::: Text to read :::
“A Christian’s Call to Duty”
By Nicholas Butler
Parnall Correctional Facility, Jackson, MI
As I have come to discover, being a Christian isn’t easy. There are many self-inflicted trials and tribulations along the way. Jesus transforms our lives and the Holy Spirit convicts us when we commit ourselves to Him. But, an essential component of commitment is action and responsibility. In 1 Peter 1:15, we are called to be holy in conduct because He who called us is holy. Additionally, 1 John 3:3 states: “…everyone who has this hope in Him purifies himself, just as He is pure.”
Most of us fear the words “holy” and “pure,” they send us off running. This is because of our mental conception of these words. We render them unobtainable and we sincerely believe that these are characteristics or attributes only reserved for God. And as such, we justify or minimize our intentional misconduct by believing we cannot be holy or pure on this earthly plane. In essence, we lack accountability and make excuses for deliberately choosing to engage in presumptuous sins.
I can remember a time in my life, not that long ago, when I rode the fence between my Christian daily walk and participating in gang behavior. In my time alone in a single-man cell, I felt the desire to do better, to change, and surrender myself to God. I completed over 100 Bible correspondence courses and retained the intellectual Christianity, but I lacked the emotional connectedness to God experience. It didn’t dawn on me until years later and a second prison sentence that desire had to translate into action. Inert desire is a body at rest, willing it to move will not move it.
The man with the infirmity for 38 years couldn’t will his healing in John 5. What did Jesus tell him? Verse 8, “Rise, take up your bed and walk.” His healing was contingent upon him getting up and walking to the pool for the healing action. Again, in Luke 13:10-17, Jesus healed a woman who had a spirit of infirmity for 18 years and was bent over, not able to raise herself up. Her willingness did no good for eighteen years of her life but when Jesus called her to Him, she came, her will became action and she was healed.
Paul, in Romans 12:2 instructs us “. . . to be transformed by the renewing of your mind . . .” but I didn’t and the majority of us haven’t. Some of us still glorify our past negative experiences with associates, wanting to be accepted by them.
:::
## To be done
a) Reproduce verbatim the stretch of the essay from "I can remember" through "not move it.".
b) Answer the following from the essay:
(i) How many Bible correspondence courses did the writer complete?
(ii) For how many years had the woman in Luke 13:10-17 had a spirit of infirmity?
(iii) Which verse is cited as calling believers to be holy in conduct?
::: Supplied records :::
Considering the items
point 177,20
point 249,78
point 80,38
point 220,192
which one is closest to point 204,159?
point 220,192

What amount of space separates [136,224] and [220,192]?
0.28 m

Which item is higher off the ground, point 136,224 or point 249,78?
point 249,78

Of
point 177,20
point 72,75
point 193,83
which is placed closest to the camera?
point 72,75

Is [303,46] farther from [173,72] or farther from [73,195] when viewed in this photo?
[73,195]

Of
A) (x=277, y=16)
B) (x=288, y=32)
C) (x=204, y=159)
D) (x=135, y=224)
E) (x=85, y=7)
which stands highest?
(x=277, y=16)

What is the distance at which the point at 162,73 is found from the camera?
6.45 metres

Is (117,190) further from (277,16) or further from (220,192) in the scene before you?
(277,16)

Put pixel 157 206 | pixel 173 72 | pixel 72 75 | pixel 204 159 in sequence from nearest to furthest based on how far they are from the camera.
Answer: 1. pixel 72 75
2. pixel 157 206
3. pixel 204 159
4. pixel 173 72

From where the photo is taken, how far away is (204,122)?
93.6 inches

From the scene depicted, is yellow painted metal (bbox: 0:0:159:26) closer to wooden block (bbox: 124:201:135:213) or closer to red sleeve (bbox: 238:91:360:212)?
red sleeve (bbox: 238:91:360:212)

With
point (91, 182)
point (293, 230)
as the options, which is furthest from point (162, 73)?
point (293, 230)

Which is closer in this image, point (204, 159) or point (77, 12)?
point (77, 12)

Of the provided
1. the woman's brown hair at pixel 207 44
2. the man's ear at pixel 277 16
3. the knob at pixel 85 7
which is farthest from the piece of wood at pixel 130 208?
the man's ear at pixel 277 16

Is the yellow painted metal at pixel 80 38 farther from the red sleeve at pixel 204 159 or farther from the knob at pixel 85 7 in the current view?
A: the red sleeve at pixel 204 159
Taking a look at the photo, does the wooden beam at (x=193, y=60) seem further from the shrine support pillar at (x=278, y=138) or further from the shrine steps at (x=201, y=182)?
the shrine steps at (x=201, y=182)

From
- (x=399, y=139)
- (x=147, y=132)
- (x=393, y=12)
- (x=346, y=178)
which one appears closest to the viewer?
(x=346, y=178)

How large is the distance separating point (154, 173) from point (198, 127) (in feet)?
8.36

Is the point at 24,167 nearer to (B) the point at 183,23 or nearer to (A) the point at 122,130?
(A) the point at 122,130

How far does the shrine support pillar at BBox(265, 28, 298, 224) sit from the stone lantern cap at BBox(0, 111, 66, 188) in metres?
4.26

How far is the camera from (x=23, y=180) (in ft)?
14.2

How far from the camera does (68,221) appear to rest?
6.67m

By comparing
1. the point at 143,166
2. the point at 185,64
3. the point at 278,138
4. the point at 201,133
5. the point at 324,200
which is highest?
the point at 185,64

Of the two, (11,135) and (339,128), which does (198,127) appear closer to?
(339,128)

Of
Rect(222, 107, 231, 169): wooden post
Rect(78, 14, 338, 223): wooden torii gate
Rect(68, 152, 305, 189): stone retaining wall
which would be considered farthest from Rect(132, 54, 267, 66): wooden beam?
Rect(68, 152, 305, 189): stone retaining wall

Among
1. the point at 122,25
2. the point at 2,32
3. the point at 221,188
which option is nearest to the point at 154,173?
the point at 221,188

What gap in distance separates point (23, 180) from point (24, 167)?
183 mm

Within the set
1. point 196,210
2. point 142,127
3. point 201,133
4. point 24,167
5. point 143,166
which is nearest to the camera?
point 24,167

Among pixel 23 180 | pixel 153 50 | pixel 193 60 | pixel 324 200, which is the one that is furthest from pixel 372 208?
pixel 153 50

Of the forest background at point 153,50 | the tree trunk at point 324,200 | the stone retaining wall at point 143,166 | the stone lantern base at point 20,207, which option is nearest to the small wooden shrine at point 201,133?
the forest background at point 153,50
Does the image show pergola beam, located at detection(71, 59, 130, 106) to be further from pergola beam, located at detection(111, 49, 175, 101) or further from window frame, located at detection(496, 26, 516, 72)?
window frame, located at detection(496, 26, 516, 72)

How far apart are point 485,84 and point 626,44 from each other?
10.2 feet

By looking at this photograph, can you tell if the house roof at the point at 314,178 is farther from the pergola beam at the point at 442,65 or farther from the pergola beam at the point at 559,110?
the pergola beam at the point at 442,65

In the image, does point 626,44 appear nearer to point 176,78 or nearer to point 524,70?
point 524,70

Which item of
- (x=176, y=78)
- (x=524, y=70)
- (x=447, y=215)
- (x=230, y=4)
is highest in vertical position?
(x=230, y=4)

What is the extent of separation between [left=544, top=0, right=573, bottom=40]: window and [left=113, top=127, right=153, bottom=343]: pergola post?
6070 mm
:::
## Answer list
a)
I can remember a time in my life, not that long ago, when I rode the fence between my Christian daily walk and participating in gang behavior. In my time alone in a single-man cell, I felt the desire to do better, to change, and surrender myself to God. I completed over 100 Bible correspondence courses and retained the intellectual Christianity, but I lacked the emotional connectedness to God experience. It didn’t dawn on me until years later and a second prison sentence that desire had to translate into action. Inert desire is a body at rest, willing it to move will not move it.

b)
(i) Over 100.
(ii) 18 years.
(iii) 1 Peter 1:15.